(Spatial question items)
^^^^^^^^^^^^^^^^
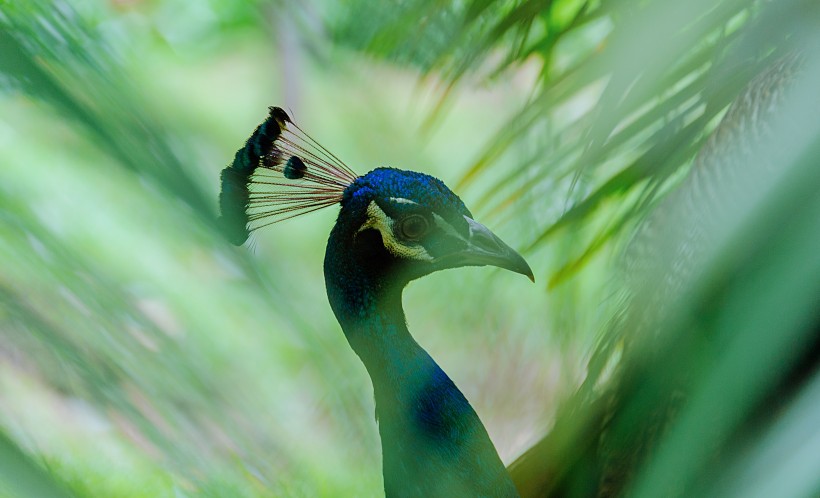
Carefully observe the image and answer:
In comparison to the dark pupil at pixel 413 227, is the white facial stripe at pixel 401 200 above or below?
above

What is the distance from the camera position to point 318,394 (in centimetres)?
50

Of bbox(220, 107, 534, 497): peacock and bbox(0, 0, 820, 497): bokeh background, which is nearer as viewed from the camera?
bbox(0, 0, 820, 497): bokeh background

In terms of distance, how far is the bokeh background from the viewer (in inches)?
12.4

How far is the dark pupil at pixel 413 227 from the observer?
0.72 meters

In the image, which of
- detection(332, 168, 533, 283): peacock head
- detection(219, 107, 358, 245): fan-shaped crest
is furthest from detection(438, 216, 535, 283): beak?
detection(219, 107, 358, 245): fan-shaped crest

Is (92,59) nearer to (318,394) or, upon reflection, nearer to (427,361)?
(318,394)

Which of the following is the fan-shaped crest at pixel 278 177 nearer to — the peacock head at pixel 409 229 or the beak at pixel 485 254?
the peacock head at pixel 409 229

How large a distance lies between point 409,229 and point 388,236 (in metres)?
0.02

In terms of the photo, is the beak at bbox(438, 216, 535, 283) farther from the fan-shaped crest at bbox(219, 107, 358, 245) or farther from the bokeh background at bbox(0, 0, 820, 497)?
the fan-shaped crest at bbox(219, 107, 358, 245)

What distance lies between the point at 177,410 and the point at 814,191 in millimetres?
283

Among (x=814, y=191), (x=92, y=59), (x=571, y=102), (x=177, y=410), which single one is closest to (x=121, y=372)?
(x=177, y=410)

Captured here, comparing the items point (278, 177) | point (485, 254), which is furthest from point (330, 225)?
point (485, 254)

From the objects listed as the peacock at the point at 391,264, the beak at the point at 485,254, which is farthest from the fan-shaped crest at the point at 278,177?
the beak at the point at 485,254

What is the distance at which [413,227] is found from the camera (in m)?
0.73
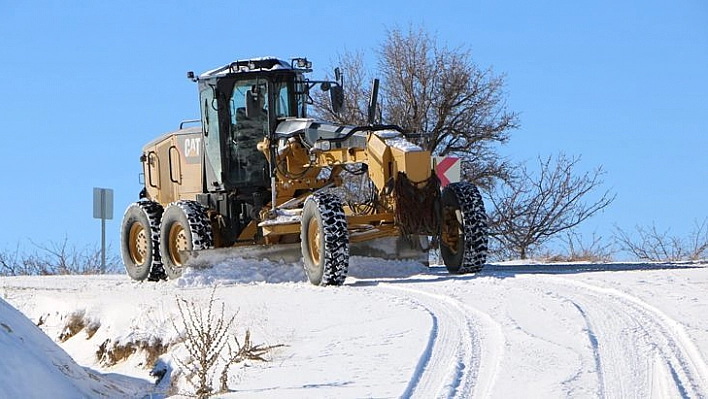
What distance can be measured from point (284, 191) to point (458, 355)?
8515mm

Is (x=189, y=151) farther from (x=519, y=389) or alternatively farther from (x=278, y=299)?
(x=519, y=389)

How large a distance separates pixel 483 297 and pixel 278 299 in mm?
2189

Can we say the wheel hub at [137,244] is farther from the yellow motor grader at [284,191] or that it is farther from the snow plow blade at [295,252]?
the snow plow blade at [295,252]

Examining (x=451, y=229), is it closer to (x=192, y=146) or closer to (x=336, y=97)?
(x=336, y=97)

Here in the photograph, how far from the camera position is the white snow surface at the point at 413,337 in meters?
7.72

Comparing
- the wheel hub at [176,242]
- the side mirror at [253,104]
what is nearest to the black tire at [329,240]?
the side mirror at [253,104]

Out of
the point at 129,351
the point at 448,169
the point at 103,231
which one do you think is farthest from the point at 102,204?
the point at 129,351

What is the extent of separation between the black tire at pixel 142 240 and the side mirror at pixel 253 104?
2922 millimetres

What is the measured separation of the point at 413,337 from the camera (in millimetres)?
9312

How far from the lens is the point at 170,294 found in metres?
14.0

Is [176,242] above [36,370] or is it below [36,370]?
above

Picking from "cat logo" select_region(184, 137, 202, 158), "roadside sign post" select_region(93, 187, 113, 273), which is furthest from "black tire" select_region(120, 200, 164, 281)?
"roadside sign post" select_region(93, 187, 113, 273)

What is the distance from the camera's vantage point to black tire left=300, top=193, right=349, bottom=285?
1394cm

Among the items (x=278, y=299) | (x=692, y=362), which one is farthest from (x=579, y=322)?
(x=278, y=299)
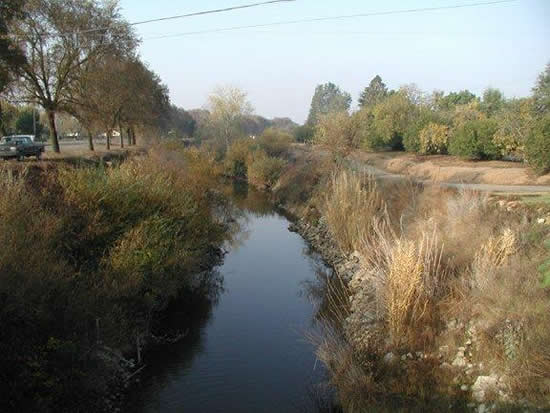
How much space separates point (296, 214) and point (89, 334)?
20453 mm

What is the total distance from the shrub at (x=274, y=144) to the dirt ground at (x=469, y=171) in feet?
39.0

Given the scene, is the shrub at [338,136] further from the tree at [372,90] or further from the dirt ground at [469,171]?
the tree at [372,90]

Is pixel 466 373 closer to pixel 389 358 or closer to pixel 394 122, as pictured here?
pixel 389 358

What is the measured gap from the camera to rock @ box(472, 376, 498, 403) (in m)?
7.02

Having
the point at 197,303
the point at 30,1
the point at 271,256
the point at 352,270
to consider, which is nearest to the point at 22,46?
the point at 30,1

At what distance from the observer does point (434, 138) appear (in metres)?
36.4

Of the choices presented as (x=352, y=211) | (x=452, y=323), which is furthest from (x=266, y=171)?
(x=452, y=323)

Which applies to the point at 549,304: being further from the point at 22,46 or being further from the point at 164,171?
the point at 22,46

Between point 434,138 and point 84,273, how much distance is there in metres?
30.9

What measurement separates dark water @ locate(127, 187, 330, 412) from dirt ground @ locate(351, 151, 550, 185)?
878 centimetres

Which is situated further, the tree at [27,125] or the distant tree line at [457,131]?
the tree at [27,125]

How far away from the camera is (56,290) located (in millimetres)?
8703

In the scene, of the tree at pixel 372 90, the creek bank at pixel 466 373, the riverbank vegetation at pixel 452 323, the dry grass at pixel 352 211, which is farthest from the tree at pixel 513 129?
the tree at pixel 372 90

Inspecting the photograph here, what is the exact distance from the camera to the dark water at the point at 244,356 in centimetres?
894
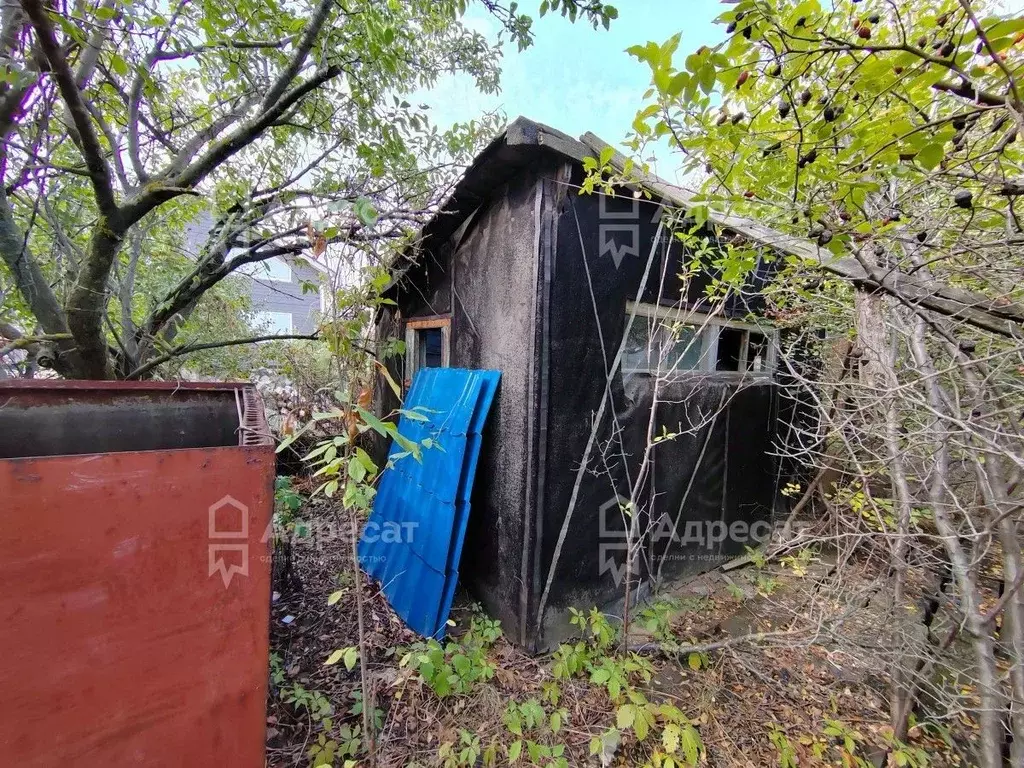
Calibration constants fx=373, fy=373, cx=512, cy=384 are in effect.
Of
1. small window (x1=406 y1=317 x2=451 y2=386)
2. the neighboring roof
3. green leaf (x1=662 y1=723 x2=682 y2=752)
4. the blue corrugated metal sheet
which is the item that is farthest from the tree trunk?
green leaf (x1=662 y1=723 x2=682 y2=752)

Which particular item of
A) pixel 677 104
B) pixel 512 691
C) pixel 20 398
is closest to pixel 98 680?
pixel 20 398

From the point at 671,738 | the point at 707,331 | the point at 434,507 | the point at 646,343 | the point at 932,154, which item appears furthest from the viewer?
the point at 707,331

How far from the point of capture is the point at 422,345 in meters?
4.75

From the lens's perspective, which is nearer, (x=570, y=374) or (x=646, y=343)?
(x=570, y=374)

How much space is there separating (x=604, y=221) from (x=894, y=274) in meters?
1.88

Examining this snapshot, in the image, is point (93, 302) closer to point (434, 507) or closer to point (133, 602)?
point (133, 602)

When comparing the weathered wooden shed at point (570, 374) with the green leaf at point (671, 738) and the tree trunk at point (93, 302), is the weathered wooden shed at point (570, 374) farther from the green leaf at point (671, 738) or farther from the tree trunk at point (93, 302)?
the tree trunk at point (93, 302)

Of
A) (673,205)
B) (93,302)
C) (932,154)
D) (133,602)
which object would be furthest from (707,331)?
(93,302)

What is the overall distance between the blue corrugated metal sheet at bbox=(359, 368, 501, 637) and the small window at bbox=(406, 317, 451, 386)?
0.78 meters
^^^^^^^^^^^^^^^^
**WHAT TO PRODUCE**. Give every line from the one containing "How far from the point" through the last line of the items, inclusive, as a Markdown table with the columns No. and Line, skipping blank lines.

**RESPONSE TO THIS TASK**.
| No. | Line |
|---|---|
| 1 | How far from the point of capture is the point at 422,345 in meters? |
| 2 | 4.75 |
| 3 | From the lens's perspective, which is nearer, (x=570, y=374) or (x=646, y=343)? |
| 4 | (x=570, y=374) |
| 5 | How much space is there separating (x=604, y=221) from (x=894, y=274) in meters? |
| 6 | 1.88 |
| 7 | Examining this snapshot, in the image, is point (93, 302) closer to point (434, 507) or closer to point (133, 602)? |
| 8 | point (133, 602) |
| 9 | When comparing the weathered wooden shed at point (570, 374) with the green leaf at point (671, 738) and the tree trunk at point (93, 302), is the weathered wooden shed at point (570, 374) farther from the green leaf at point (671, 738) or farther from the tree trunk at point (93, 302)? |
| 10 | the tree trunk at point (93, 302) |
| 11 | Of |
| 12 | A) (673,205) |
| 13 | B) (93,302) |
| 14 | C) (932,154) |
| 15 | D) (133,602) |
| 16 | which object would be furthest from (707,331)? |
| 17 | (93,302) |
| 18 | What is the overall distance between the blue corrugated metal sheet at bbox=(359, 368, 501, 637) and the small window at bbox=(406, 317, 451, 386)? |
| 19 | 0.78 meters |